Mezclando sátira y parodia, Colina llega a la “opción cero” del patetismo oficial, cuando evoca un regalo que le hicieron al comandante: una escultura de mármol en homenaje a la gloria pecuaria isleña. En un principio, la “obra de arte” se ubicaría en una Plaza de la Revolución que se construiría en el terruño del cebú. Ubre Blanca estuvo a punto de reemplazar a Martí en una raspadura pinera; por suerte, decidieron colocarla en el “lugar ideal”: El Distrito ganadero “La Victoria”, donde logró erigirse símbolo del excedente lácteo. Después, un habitante “sin cabeza” profanaría su “tumba sin sosiego” (Pausa breve).
“Si a la Venus de Milo le faltan los brazos, ¿no importa que le hayan cortado el rabo a Ubre Blanca? –deduce Abelardo Echevarría, uno de los escultores-marmoleros que concibió una estatua realizada en vida de su modelo original. “Desgraciadamente, la mutilación existe históricamente” –concluye mirando las canteras del precioso material.
“/Ya no estás más a mi lado corazón/Siempre fuiste la razón de mi existir/Adorarte para mí fue religión/” (Historia de un amor, Carlos Eleta Almarán).
Se antojan remotos los tiempos en que Fidel Castro (reflexionando “a pie de obra”), desplegaba similar “intensidad” al darle una palmadita en el hombro a un “campesino feliz” de monte adentro y asegurándole a un “pequeño héroe” que “era un gigante”. Carlos Alberto Montaner lo ha dicho: “Cuba es un país que siempre ha girado en torno a un hombre”. Sea un jefe intransigente o líder carismático, el guía-emblema de la Isla se convierte en paradigma de la fe atea o de cualquier tipo, haciendo un derroche de voluntarismo o abnegación sincera.
Entre un abrazo de Fidel como “metáfora reconfortante” y el boom de Ubre Blanca como “metáfora económica”, La vaca de mármol fabula con pulsiones individuales y colectivas, oscilando entre la inseguridad y dependencia de una porción de tierra flotando en el mar Caribe. Tal vez los habitantes del “Archipiélago Cubag” no están preparados para trocar la barbarie en lección de soledad constitucional.
Colina intercala con humor de estilete (ajeno a la grosería y demagogia cabaretera) los contrapuntos entre alta y baja cultura, desbordando un afán de transparencia periodística que convence a unos y exaspera a otros. Quizás este “hombre de cine” tenga una procesión interior, en cuanto a su identificación-distanciamiento con el largo y tortuoso camino pos59. Aunque como muchos “intelectuales críticos” de su generación, nunca se ha manifestado ante el “estado de cosas” imperantes con energía opositora ni aliado a ideólogos transitorios.

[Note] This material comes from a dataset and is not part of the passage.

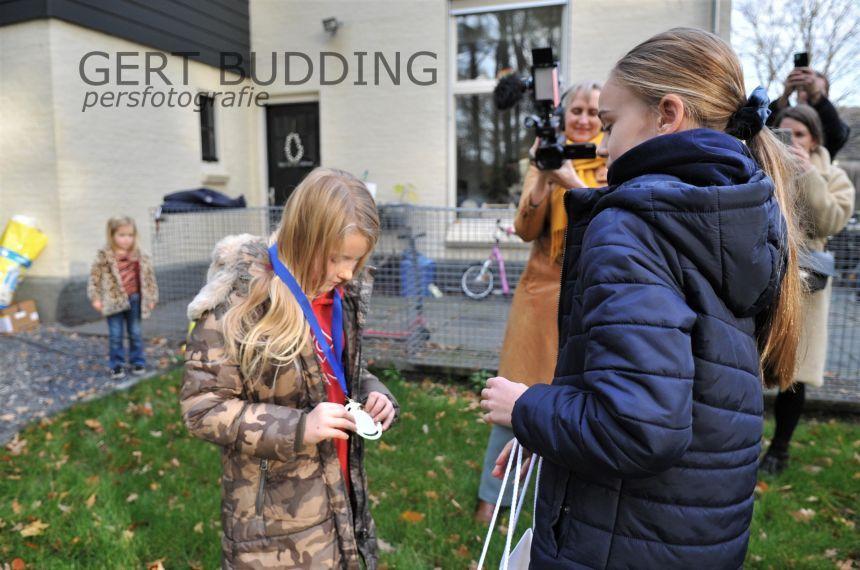 Kinderburgemeester Julot Hulsebos geeft aan Valerie, Remi en Marith een kinderlintje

De maniobra en maniobra, la política cultural de la Revolución Cubana se afinca en un adagio de raíz popular: “Dios aprieta, pero no ahoga”. Un ademán de soberana hipocresía es la nominación de Enrique Colina al Premio Nacional de Cine 2016. Según el nuevo maquiavelismo, a los “herejes moderados” les asienta más el bulto que la hoguera. “Dentro de lo conveniente todo; contra lo conveniente nada”. Colina soslayó jugar con la cadena y no con el mono: coartada para camajanes blanditos, trituradores de esas migajas que ofrece la Institución-Arte.
Por el momento, La vaca de mármol se contamina de mercadería novelera, reguetonera y erotómana (al precio de 2 CUC) en un stand de otro Fin de Siglo (“un mundo de oportunidades”) con garantía provisional, donde se oferta cuanto no trastorne la materia gris de cerebritos domesticados, que matan las horas elucubrando alcanzar lo imposible. La copia es óptima y el argumento merece la inversión para reír, llorar y repensar el futuro del Gran Culebrón latinoamericano.